Aggregated wavelet estimation and its application to ultra-fast fMRI

Abstract

The methodology of aggregation of known nonparametric regression estimators into a single better estimator has received increasing attention in statistical literature. Traditional aggregation means that a linear or convex combination of several estimators is considered. Wavelet regression estimation, due to its multiresolution nature, presents another opportunity for aggregation – using different estimation procedures on different resolution scales. Such an opportunity becomes attractive if known wavelet estimators have desired complementary properties on different frequencies. The difficulty of such an aggregation is that the assignment of scales depends on an underlying regression function and regression errors.

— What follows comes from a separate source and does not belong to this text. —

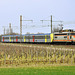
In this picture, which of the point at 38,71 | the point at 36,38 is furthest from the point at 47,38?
the point at 38,71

This paper proposes a data-driven aggregation of two wavelet estimators – SureBlock of Cai and Zhou [(2009), ‘A Data-driven Block Thresholding Approach to Wavelet Estimation’, Annals of Statistics, 37, 569–595] and Universal of Efromovich [(1999a,b), Nonparametric Curve Estimation: Methods, Theory and Applications, New York: Springer; ‘Quasi-linear Wavelet Estimation’, Journal of the American Statistical Association, 94, 189–204] – to achieve a better quality of estimation, better data-compression, and better visualisation of functions with different smoothness characteristics on low and high frequencies. The proposed estimator is motivated by an applied problem of denoising and compression of ultra-fast (UF) functional magnetic resonance imaging (fMRI) – the new magnetic resonance technology that screens the activity of brain voxels every 50 ms with the purpose of understanding human brain activity. The proposed aggregated wavelet estimator is supported by the asymptotic theory, tested via intensive numerical simulations and UF fMRI applications, and it is expected to be useful in similar applications.